======== DATA BELOW ========
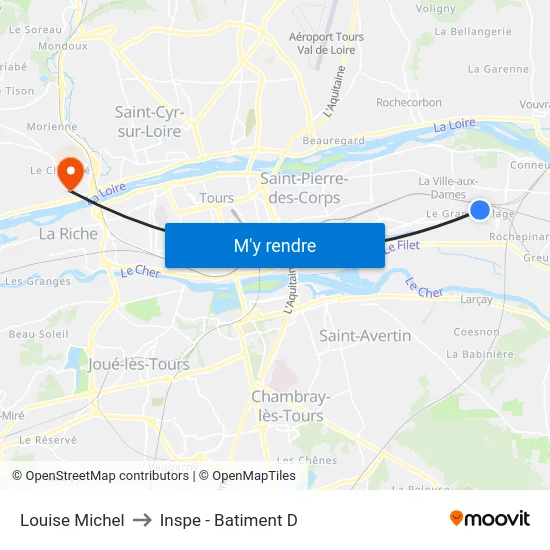 Louise Michel to Inspe - Batiment D map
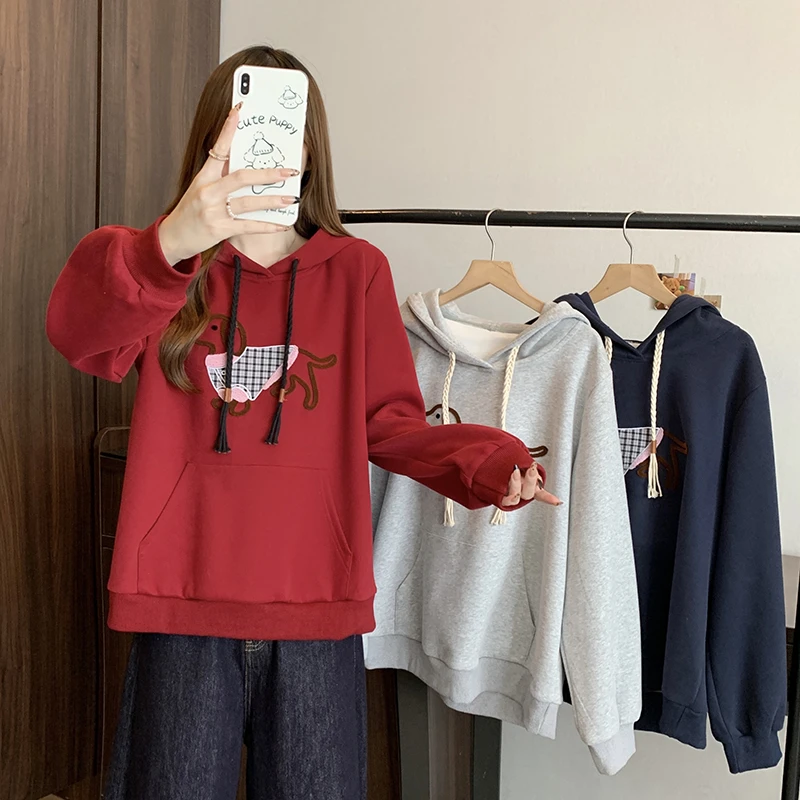 【猪猪队运费补贴】秋装新款胖mm休闲宽松显瘦连帽卫衣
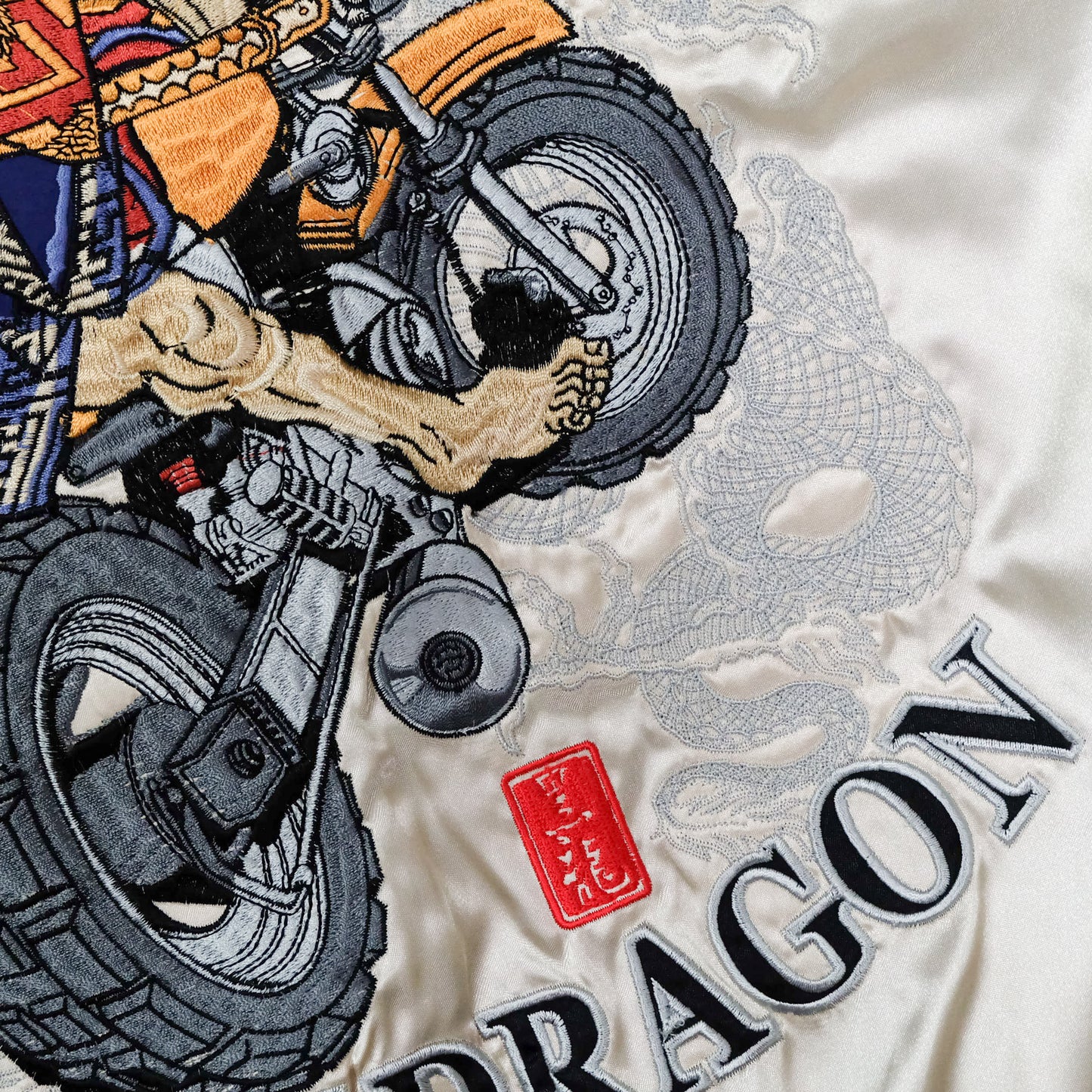 DOGTOWN Vintage Japanese Japan Samurai Musha Biker BLACK DRAGON Embroidered Yokosuka Jumper Bomber Sukajan Souvenir Jacket S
========
TASK => Once the images are set aside, retype all of the material above exactly.

ANSWER TO THE PROBLEM =>
 Louise Michel to Inspe - Batiment D map
 【猪猪队运费补贴】秋装新款胖mm休闲宽松显瘦连帽卫衣
 DOGTOWN Vintage Japanese Japan Samurai Musha Biker BLACK DRAGON Embroidered Yokosuka Jumper Bomber Sukajan Souvenir Jacket S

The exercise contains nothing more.